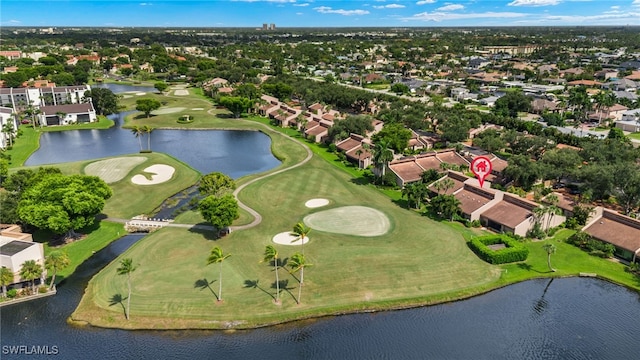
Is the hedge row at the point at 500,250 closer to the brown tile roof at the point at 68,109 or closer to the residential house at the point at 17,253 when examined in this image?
the residential house at the point at 17,253

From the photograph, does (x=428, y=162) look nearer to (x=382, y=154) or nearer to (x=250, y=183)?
(x=382, y=154)

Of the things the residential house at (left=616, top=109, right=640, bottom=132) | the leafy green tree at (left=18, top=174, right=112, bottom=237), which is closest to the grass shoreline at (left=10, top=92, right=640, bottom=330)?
the leafy green tree at (left=18, top=174, right=112, bottom=237)

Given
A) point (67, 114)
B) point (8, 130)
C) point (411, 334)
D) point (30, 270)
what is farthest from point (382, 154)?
point (67, 114)

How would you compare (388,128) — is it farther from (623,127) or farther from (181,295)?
(623,127)

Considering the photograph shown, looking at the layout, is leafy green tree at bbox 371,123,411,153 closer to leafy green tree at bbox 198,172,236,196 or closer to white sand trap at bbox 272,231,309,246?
leafy green tree at bbox 198,172,236,196

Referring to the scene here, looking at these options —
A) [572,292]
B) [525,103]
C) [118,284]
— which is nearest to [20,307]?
[118,284]

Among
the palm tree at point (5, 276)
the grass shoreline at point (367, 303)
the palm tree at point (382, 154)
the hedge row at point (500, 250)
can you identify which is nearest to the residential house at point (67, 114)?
the grass shoreline at point (367, 303)
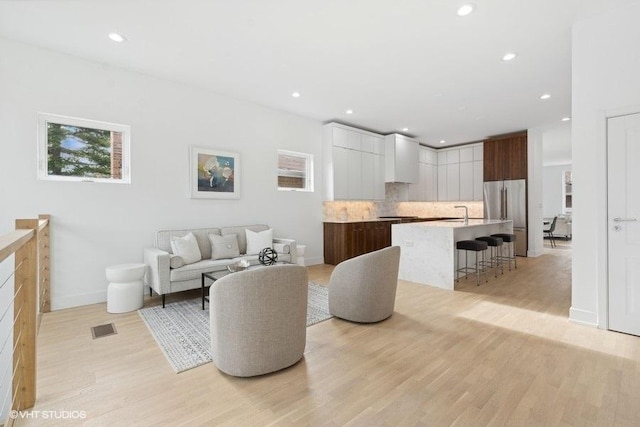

○ ○ ○ ○ ○ ○ ○

= GIVEN INSTRUCTION =
Copy out every line above word for word, but leave out the pictures.

= TASK RESULT =
Is the hedge row at the point at 500,250 closer to the brown tile roof at the point at 68,109 or closer to the residential house at the point at 17,253 when examined in this image?
the residential house at the point at 17,253

From the photograph, does (x=428, y=162) look nearer to (x=382, y=154) or nearer to (x=250, y=183)?
(x=382, y=154)

Of the things the residential house at (left=616, top=109, right=640, bottom=132) | the leafy green tree at (left=18, top=174, right=112, bottom=237), which is closest to the grass shoreline at (left=10, top=92, right=640, bottom=330)?
the leafy green tree at (left=18, top=174, right=112, bottom=237)

Given
A) point (67, 114)
B) point (8, 130)
C) point (411, 334)
D) point (30, 270)
what is farthest from point (382, 154)?
point (67, 114)

How would you compare (388,128) — is it farther from (623,127) or farther from (181,295)?
(623,127)

Considering the photograph shown, looking at the layout, is leafy green tree at bbox 371,123,411,153 closer to leafy green tree at bbox 198,172,236,196 or closer to white sand trap at bbox 272,231,309,246?
leafy green tree at bbox 198,172,236,196

Referring to the scene here, looking at these options —
A) [572,292]
B) [525,103]
C) [118,284]
— which is nearest to [20,307]?
[118,284]

Among
the palm tree at point (5, 276)
the grass shoreline at point (367, 303)
the palm tree at point (382, 154)
the hedge row at point (500, 250)
can you identify which is nearest to the residential house at point (67, 114)?
the grass shoreline at point (367, 303)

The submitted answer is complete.